Sunday, May 1, 2011

Review: Exposure

Exposure by Therese Fowler
Genre: Contemporary Fiction, Literary Fiction
Pages: 366 (Hardback)
Source: Publisher (Ballentine Books)
Author's Site | Discussion: When Books Meet Life
Available May 3, 2011

Book Flap:
Amelia Wilkes's strict father does not allow her to date, but that doesn't stop the talented, winsome high school senior from carrying on a secret romance with her classmate Anthony Winter.  Desperately in love, the two envision a life together and plan to tell Amelia's parents only after she turns eighteen and is legally an adult.  Anthony's mother, Kim, who teaches at their school, knows--and keeps--their secret.  But the couple's passion is exposed sooner than planned: Amelia's father, Harlan, is shocked and infuriated to find naked pictures of Anthony on his daughter's computer.  Just hours later, Anthony is arrested.
Despite Amelia's frantic protests, Harlan uses his wealth and influence with local law enforcement and the media to label Anthony a deviant who preyed on his innocent daughter.  Spearheaded by a zealous prosecutor anxious to turn the case into a public crusade against "sexting," the investigation soon takes an even more disturbing and destructive turn.
As events spiral wildly out of control and the scandalous story makes national news, Amelia and Anthony risk everything in a bold and dangerous attempt to clear their names and end the madness once and for all.

My Rating:

My Review:
Do you remember Romeo and Juliet?  Well meet Anthony and Amelia.  
First, do not be fooled into thinking that the book description conveys anything about the storyline.  I couldn't put this book down, which is saying a lot because I'm in full blown finals prep.  This story is emotional and heart-wrenching without making you want to cry or jump off a bridge.  This is not a story about teens making decisions or fighting with their parents.  It is a story about... Society.

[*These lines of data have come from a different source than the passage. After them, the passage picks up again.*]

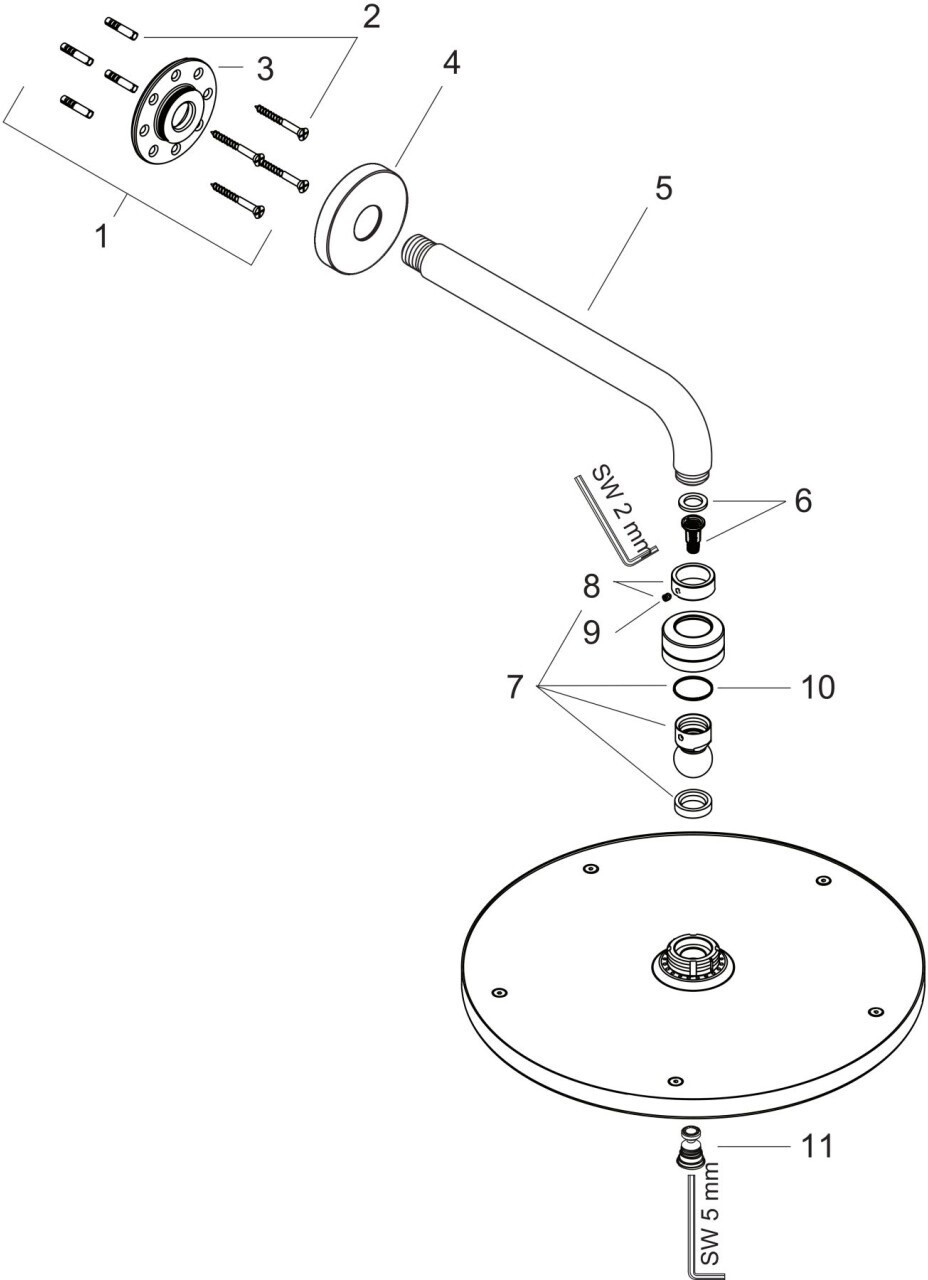 2
3
4
1
5
SW 2 mm
6
8
9
7
10
11
SW 5 mm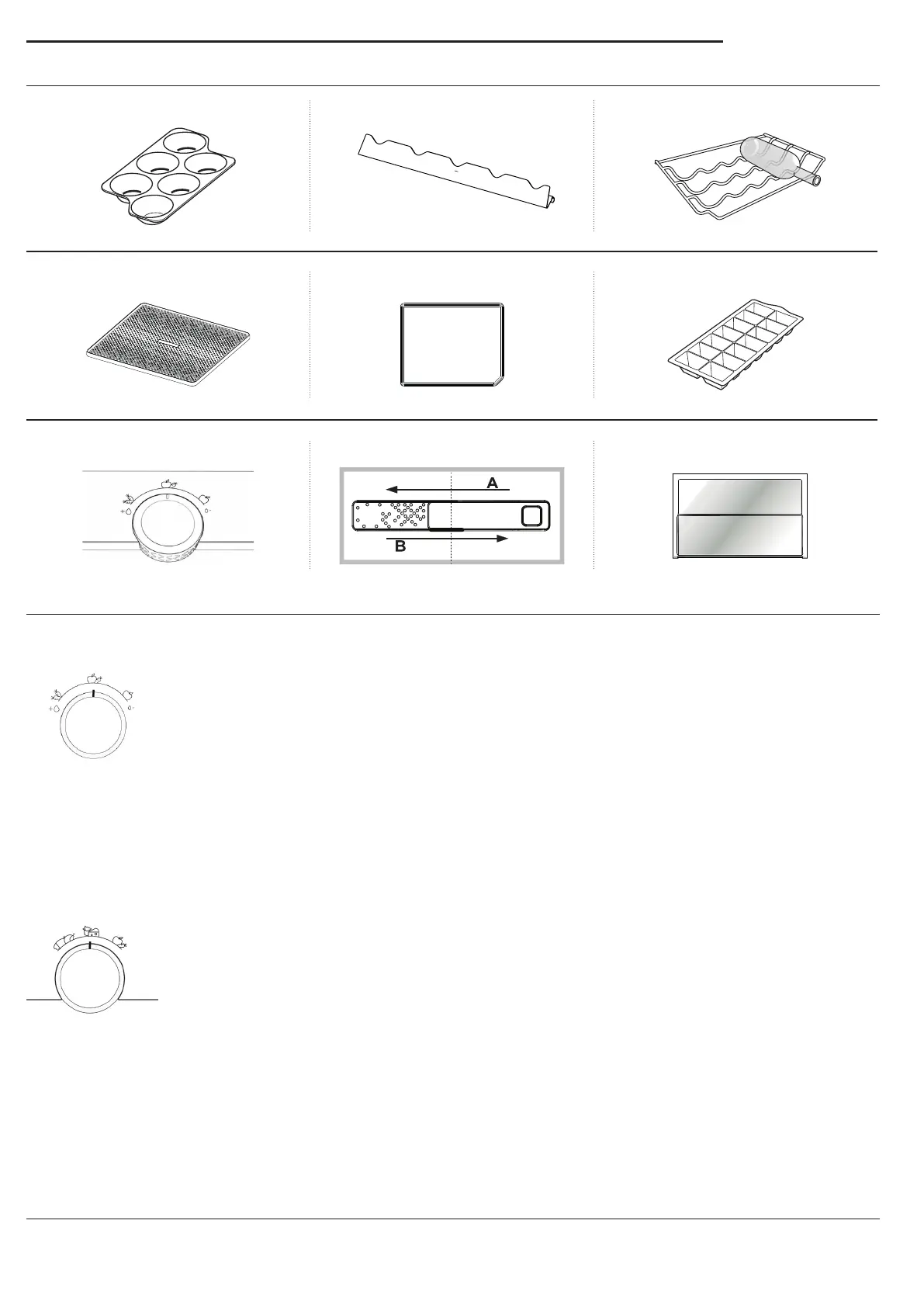 A

B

People. Love.   I loved how the story was set up; it truly felt like the setting of a stage where the characters could perform effortlessly.  Here the characters are well-drawn and realistic.  The four main characters, Anthony, Amelia, Ms. Winter, and Mr. Wilkes, all tell the story and you get a clear voice from each of them.  Transitions are seamless.  It's just an all-around well-written book.

But believe it or not, that's now what made this book awesome or special.  This book was awesome because the author had a story to get out that meant something.  It is so relevant and important; yet involves no preaching or any efforts to sway the reader in a certain direction.  Her attempt to tell all the sides of the story may actually make you mad, make you want to be swayed, but that isn't what the story sets out to do. This is the kind of book that you read in book clubs or discuss with your close book buddies.  I really can't wait for someone else to read it, so I can really discuss the issues and gather some opinions.  All of the issues are grey rather than black and white and I still think of the book long after I've completed it.

As for the sexting... I think the author sets up a big discussion about the idea of "harm."  When is there harm by this activity?  Who suffers the harm from this activity?  I think these questions are very important and the answers aren't clear.  Our laws are written to address all people and crimes consistently and without bias, but do they?

There is a little insight into a few flaws in the American legal system and none of it is exaggerated. While I wrote what may come across as a serious review, all the good things are there.  Loving protagonists, sweet romance, and a bad guy.  At the end, I closed the book, stared at it, looked up from my trance for the first time in three days, and smiled.